题干:
Iahub recently has learned Bubble Sort, an algorithm that is used to sort a permutation with n elements a1, a2, ..., an in ascending order. He is bored of this so simple algorithm, so he invents his own graph. The graph (let's call it G) initially has n vertices and 0 edges. During Bubble Sort execution, edges appear as described in the following algorithm (pseudocode).
procedure bubbleSortGraph()
build a graph G with n vertices and 0 edges
repeat
swapped = false
for i = 1 to n - 1 inclusive do:
if a[i] > a[i + 1] then
add an undirected edge in G between a[i] and a[i + 1]
swap( a[i], a[i + 1] )
swapped = true
end if
end for
until not swapped
/* repeat the algorithm as long as swapped value is true. */
end procedure
For a graph, an independent set is a set of vertices in a graph, no two of which are adjacent (so there are no edges between vertices of an independent set). A maximum independent set is an independent set which has maximum cardinality. Given the permutation, find the size of the maximum independent set of graph G, if we use such permutation as the premutation a in procedure bubbleSortGraph.
Input
The first line of the input contains an integer n (2 ≤ n ≤ 105). The next line contains n distinct integers a1, a2, ..., an (1 ≤ ai ≤ n).
Output
Output a single integer — the answer to the problem.
Examples
Input
3 3 1 2
Output
2
Note
Consider the first example. Bubble sort swaps elements 3 and 1. We add edge (1, 3). Permutation is now [1, 3, 2]. Then bubble sort swaps elements 3 and 2. We add edge (2, 3). Permutation is now sorted.

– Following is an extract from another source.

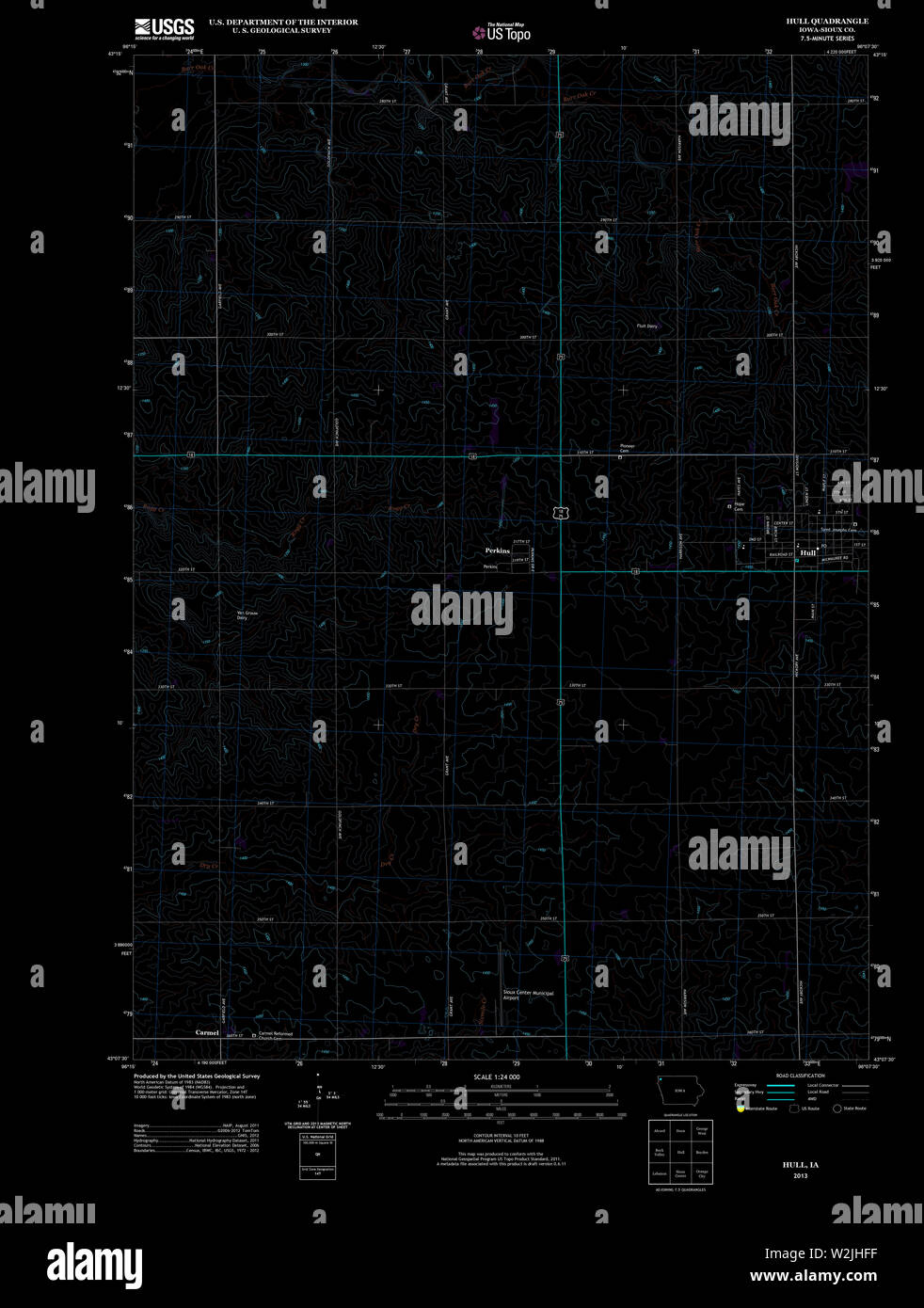 Hull iowa map hires stock photography and images Alamy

We have a graph with 3 vertices and 2 edges (1, 3) and (2, 3). Its maximal independent set is [1, 2].
题目大意:
冒泡排序,每交换一次就在图中建一条边,最终要求图中没有直接边相连的点集个数最大值,如果i<j && a[i]>a[j]就要交换。问你最大不相连的点有多少个。
解题报告:
类似于逆序对的概念,逆序对之间一定有边 所以这题就转化成类似于求非逆序对个数了,不一样的地方在于这题不是求个数,而是求最多的这样的点数,很明显转化成lis问题、、
话说训练的时候没想到这么多人会nlogn的lis。。。2333
虽然这是我做到过的第五个吧,,需要用到nlogn的、、这里总结一下分别是:
ZOJ 2319,51nod1134,HDU1025,codeforce270D
AC代码:
#include<cstdio>
#include<iostream>
#include<algorithm>
#include<queue>
#include<map>
#include<vector>
#include<set>
#include<string>
#include<cmath>
#include<cstring>
#define ll long long
#define pb push_back
#define pm make_pair
#define fi first
#define se second
using namespace std;
const int MAX = 2e5 + 5;
int a[MAX],b[MAX];
int n;
int DP() {
int len = 0;
b[++len] = a[1];
for(int i = 2; i<=n; i++) {
if(a[i] >= b[len]) b[++len] = a[i];
else {
int pos = lower_bound(b+1,b+len+1,a[i]) - b;
b[pos] = a[i];
}
}
// for(int i = 1; i<=len; i++) printf("%d ",b[i]);
return len;
}
int main()
{
cin>>n;
for(int i = 1; i<=n; i++) {
scanf("%d",a+i);
}
printf("%d\n",DP());
return 0 ;
}